Task to carry out:
Convert every line of the entries below into a JSON list of strings, one string per line, leaving out blank lines.

Supplied entries:
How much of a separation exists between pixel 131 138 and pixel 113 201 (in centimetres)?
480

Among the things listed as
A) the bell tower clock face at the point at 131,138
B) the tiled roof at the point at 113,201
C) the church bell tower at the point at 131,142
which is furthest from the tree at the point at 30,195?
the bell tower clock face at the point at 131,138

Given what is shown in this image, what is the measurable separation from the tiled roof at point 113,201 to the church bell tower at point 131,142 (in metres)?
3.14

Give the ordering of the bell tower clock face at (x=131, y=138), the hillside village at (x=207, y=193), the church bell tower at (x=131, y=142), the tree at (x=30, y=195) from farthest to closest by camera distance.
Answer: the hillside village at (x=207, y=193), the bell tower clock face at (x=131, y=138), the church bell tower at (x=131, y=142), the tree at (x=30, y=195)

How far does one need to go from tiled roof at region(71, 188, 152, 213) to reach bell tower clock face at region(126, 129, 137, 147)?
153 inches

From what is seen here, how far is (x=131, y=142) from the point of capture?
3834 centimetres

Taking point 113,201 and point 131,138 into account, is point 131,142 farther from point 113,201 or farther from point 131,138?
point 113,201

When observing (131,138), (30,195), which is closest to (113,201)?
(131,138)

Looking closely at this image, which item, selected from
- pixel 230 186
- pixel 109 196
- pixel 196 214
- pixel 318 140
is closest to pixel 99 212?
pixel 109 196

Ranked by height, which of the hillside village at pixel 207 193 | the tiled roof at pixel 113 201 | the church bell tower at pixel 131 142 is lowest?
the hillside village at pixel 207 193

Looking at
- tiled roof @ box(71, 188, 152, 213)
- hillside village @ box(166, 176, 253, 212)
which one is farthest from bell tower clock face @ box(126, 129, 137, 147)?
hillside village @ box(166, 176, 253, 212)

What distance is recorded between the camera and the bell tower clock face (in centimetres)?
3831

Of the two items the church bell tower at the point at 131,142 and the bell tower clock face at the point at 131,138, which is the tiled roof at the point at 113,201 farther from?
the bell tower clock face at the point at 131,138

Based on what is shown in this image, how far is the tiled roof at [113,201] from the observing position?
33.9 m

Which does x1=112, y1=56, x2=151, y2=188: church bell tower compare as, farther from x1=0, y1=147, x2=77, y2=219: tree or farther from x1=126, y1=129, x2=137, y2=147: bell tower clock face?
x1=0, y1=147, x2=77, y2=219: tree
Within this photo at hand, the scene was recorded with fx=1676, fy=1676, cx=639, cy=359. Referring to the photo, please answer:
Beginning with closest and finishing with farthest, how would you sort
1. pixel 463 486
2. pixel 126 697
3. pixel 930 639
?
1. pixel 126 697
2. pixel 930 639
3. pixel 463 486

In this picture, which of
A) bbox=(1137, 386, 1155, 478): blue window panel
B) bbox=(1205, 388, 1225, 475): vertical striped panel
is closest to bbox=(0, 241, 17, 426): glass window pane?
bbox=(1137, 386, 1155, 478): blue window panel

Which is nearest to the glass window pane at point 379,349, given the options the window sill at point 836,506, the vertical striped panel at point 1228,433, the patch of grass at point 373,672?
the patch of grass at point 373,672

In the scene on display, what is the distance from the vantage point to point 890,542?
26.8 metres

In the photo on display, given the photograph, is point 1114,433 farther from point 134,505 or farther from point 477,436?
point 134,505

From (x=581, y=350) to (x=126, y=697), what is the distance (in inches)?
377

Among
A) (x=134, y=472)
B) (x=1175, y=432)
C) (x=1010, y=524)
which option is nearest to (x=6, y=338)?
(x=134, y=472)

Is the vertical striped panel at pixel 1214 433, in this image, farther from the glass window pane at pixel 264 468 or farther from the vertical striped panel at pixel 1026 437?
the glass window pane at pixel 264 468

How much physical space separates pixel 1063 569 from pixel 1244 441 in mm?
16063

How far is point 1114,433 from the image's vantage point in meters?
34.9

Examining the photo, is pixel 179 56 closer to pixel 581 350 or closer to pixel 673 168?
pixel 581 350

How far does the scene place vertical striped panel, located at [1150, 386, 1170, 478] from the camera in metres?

Exercise answer:
[
  "How much of a separation exists between pixel 131 138 and pixel 113 201 (in centimetres)?",
  "480",
  "Among the things listed as",
  "A) the bell tower clock face at the point at 131,138",
  "B) the tiled roof at the point at 113,201",
  "C) the church bell tower at the point at 131,142",
  "which is furthest from the tree at the point at 30,195?",
  "the bell tower clock face at the point at 131,138",
  "Given what is shown in this image, what is the measurable separation from the tiled roof at point 113,201 to the church bell tower at point 131,142 (in metres)?",
  "3.14",
  "Give the ordering of the bell tower clock face at (x=131, y=138), the hillside village at (x=207, y=193), the church bell tower at (x=131, y=142), the tree at (x=30, y=195) from farthest to closest by camera distance.",
  "Answer: the hillside village at (x=207, y=193), the bell tower clock face at (x=131, y=138), the church bell tower at (x=131, y=142), the tree at (x=30, y=195)",
  "How far does one need to go from tiled roof at region(71, 188, 152, 213) to reach bell tower clock face at region(126, 129, 137, 147)?",
  "153 inches",
  "From what is seen here, how far is (x=131, y=142) from the point of capture?",
  "3834 centimetres",
  "Taking point 113,201 and point 131,138 into account, is point 131,142 farther from point 113,201 or farther from point 131,138?",
  "point 113,201",
  "When observing (131,138), (30,195), which is closest to (113,201)?",
  "(131,138)",
  "Looking closely at this image, which item, selected from",
  "- pixel 230 186",
  "- pixel 109 196",
  "- pixel 196 214",
  "- pixel 318 140",
  "is closest to pixel 99 212?",
  "pixel 109 196",
  "Ranked by height, which of the hillside village at pixel 207 193 | the tiled roof at pixel 113 201 | the church bell tower at pixel 131 142 is lowest?",
  "the hillside village at pixel 207 193",
  "Looking at",
  "- tiled roof @ box(71, 188, 152, 213)",
  "- hillside village @ box(166, 176, 253, 212)",
  "which one is farthest from bell tower clock face @ box(126, 129, 137, 147)?",
  "hillside village @ box(166, 176, 253, 212)",
  "What distance is recorded between the camera and the bell tower clock face (in centimetres)?",
  "3831",
  "Of the two items the church bell tower at the point at 131,142 and the bell tower clock face at the point at 131,138, which is the tiled roof at the point at 113,201 farther from?",
  "the bell tower clock face at the point at 131,138",
  "Based on what is shown in this image, how far is the tiled roof at [113,201] from the observing position?",
  "33.9 m",
  "Which does x1=112, y1=56, x2=151, y2=188: church bell tower compare as, farther from x1=0, y1=147, x2=77, y2=219: tree or farther from x1=126, y1=129, x2=137, y2=147: bell tower clock face?",
  "x1=0, y1=147, x2=77, y2=219: tree",
  "Within this photo at hand, the scene was recorded with fx=1676, fy=1676, cx=639, cy=359. Referring to the photo, please answer:",
  "Beginning with closest and finishing with farthest, how would you sort",
  "1. pixel 463 486",
  "2. pixel 126 697",
  "3. pixel 930 639",
  "?",
  "1. pixel 126 697",
  "2. pixel 930 639",
  "3. pixel 463 486",
  "In this picture, which of",
  "A) bbox=(1137, 386, 1155, 478): blue window panel",
  "B) bbox=(1205, 388, 1225, 475): vertical striped panel",
  "is closest to bbox=(0, 241, 17, 426): glass window pane?",
  "bbox=(1137, 386, 1155, 478): blue window panel",
  "Which is nearest to the glass window pane at point 379,349, given the options the window sill at point 836,506, the vertical striped panel at point 1228,433, the patch of grass at point 373,672?",
  "the patch of grass at point 373,672",
  "In the scene on display, what is the distance from the vantage point to point 890,542?",
  "26.8 metres",
  "In the photo on display, given the photograph, is point 1114,433 farther from point 134,505 or farther from point 477,436?",
  "point 134,505",
  "From (x=581, y=350) to (x=126, y=697), what is the distance (in inches)?",
  "377",
  "Among",
  "A) (x=134, y=472)",
  "B) (x=1175, y=432)",
  "C) (x=1010, y=524)",
  "which option is nearest to (x=6, y=338)?",
  "(x=134, y=472)",
  "Is the vertical striped panel at pixel 1214 433, in this image, farther from the glass window pane at pixel 264 468 or farther from the vertical striped panel at pixel 1026 437?",
  "the glass window pane at pixel 264 468",
  "How much physical space separates pixel 1063 569 from pixel 1244 441 in mm?",
  "16063",
  "How far is point 1114,433 from the image's vantage point in meters?",
  "34.9",
  "Examining the photo, is pixel 179 56 closer to pixel 581 350 or closer to pixel 673 168?",
  "pixel 581 350",
  "How far does the scene place vertical striped panel, located at [1150, 386, 1170, 478] from the camera in metres?"
]